Boomers, while not as efficient, are the workhorses of the office, she said. Their kids are out of the house, they don’t want to retire, and they have the time to devote to work.
The Gen-Xers in the middle are sometimes a little forgotten, according to Schwartzer. They are no longer the youngest people at the conference table, but they are not the boomer establishment. Still, they are the ones who are moving into leadership roles.
Schwartzer even has a few members of the silent generation in her office. “Those aren’t the ones to buck the system,” she said. “You see them but you don’t hear from them. They are doing their job and that’s it, they just like coming to work.”
At Norris McLaughlin, a law firm in Allentown, Patty Pernini, director of human resources, sees much of the same generational differences in her office.
The baby boomers use more paper, while the millennials are paperless. Boomers have more loyalty to the firm, while millennials aren’t afraid to move on.
The millennials who are young parents also want the option to work from home, she said, while the senior attorneys have less tolerance for not being present in the office.
And the Gen-Xers? Well, they are somewhere in the middle of it all, with one foot in each world.
“Each generation brings a different perspective that benefits us,” said Pernini.
Finding common ground
Each generation has positive values that can benefit the others, says generational expert Underwood, who has been training corporate clients on managing generational differences for two decades.

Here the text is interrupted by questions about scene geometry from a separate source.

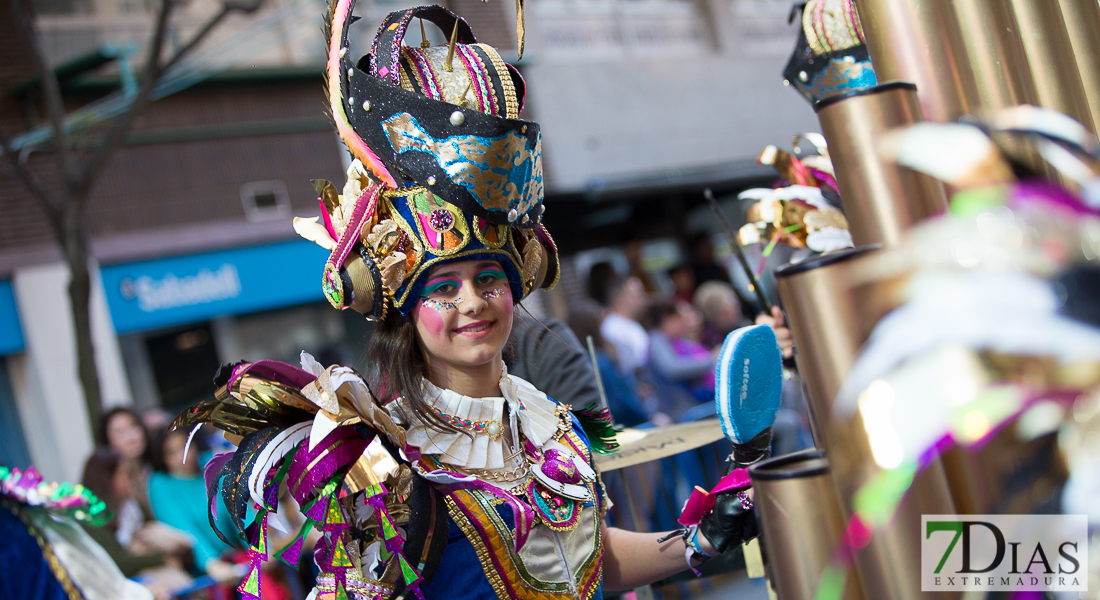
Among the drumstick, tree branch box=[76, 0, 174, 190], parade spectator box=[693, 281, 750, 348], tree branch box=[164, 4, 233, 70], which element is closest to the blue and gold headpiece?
A: the drumstick

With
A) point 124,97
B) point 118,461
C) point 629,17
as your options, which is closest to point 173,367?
point 124,97

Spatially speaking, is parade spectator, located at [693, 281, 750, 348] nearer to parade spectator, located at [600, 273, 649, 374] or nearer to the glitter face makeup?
parade spectator, located at [600, 273, 649, 374]

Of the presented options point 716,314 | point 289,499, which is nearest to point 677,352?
point 716,314

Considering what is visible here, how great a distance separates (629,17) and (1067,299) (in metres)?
11.4

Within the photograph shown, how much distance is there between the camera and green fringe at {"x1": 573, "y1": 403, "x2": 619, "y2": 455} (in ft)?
6.78

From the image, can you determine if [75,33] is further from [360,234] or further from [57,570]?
[360,234]

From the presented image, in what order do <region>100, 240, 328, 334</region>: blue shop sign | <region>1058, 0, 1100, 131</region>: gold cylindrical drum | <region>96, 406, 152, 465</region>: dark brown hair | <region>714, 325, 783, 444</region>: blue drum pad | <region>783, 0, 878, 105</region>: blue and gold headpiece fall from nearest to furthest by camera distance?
<region>1058, 0, 1100, 131</region>: gold cylindrical drum < <region>714, 325, 783, 444</region>: blue drum pad < <region>783, 0, 878, 105</region>: blue and gold headpiece < <region>96, 406, 152, 465</region>: dark brown hair < <region>100, 240, 328, 334</region>: blue shop sign

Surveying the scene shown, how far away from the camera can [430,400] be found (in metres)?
1.78

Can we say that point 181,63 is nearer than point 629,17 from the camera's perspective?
Yes

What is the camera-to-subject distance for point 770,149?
100 inches

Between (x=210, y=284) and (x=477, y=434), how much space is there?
7.14 metres

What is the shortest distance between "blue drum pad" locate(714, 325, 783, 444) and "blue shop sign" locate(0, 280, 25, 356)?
7618 millimetres

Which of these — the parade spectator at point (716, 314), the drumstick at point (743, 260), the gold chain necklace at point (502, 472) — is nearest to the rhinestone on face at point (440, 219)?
the gold chain necklace at point (502, 472)

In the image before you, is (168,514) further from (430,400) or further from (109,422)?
(430,400)
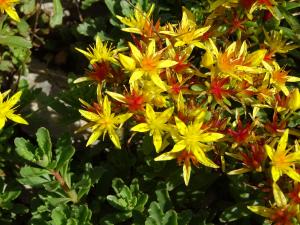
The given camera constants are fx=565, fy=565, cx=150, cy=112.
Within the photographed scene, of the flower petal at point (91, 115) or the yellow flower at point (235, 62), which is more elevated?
the yellow flower at point (235, 62)

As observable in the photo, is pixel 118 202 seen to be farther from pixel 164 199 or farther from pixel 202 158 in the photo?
pixel 202 158

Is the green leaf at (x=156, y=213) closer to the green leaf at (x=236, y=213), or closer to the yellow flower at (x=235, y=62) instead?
the green leaf at (x=236, y=213)

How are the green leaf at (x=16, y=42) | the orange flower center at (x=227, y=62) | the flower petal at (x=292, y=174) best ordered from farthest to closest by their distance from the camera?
the green leaf at (x=16, y=42) < the orange flower center at (x=227, y=62) < the flower petal at (x=292, y=174)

Underwood recommends that workplaces offer training for managers and employees that highlight each generations beliefs, strengths and weaknesses.
Once each generation understands the other, he said, it’s easier to find common ground. And easier to work together.

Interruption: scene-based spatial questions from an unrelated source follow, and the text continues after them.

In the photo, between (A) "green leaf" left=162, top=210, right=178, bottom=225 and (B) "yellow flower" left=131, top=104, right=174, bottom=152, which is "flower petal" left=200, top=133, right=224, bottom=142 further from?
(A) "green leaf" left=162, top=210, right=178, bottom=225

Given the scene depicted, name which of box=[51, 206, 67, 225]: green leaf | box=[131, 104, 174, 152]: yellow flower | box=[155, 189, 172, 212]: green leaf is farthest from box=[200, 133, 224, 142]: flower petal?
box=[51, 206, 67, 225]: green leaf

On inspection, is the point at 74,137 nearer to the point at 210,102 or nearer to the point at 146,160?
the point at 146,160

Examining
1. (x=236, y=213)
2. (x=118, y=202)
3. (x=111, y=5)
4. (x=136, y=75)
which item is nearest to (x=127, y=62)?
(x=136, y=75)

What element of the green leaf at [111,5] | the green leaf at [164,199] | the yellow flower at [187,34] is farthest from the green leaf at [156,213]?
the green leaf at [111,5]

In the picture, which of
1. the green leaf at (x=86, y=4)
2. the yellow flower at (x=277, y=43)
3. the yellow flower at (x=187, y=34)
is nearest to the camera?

“Regardless of age,” said Underwood, “we all want a good quality work life, bosses who are ethical and smart, and stimulating work that gives us purpose.”
While it’s easy for boomers to blame millennials for the problems in the workplace, and for millennials to blame boomers, (and for Gen-Xers to blame them both), no one generation is responsible for all the problems. Or all the successes.
Whether 18 or 88, we all want to be valued and respected. Taking the time to understand that is an important first step in fostering a better working relationship between us all.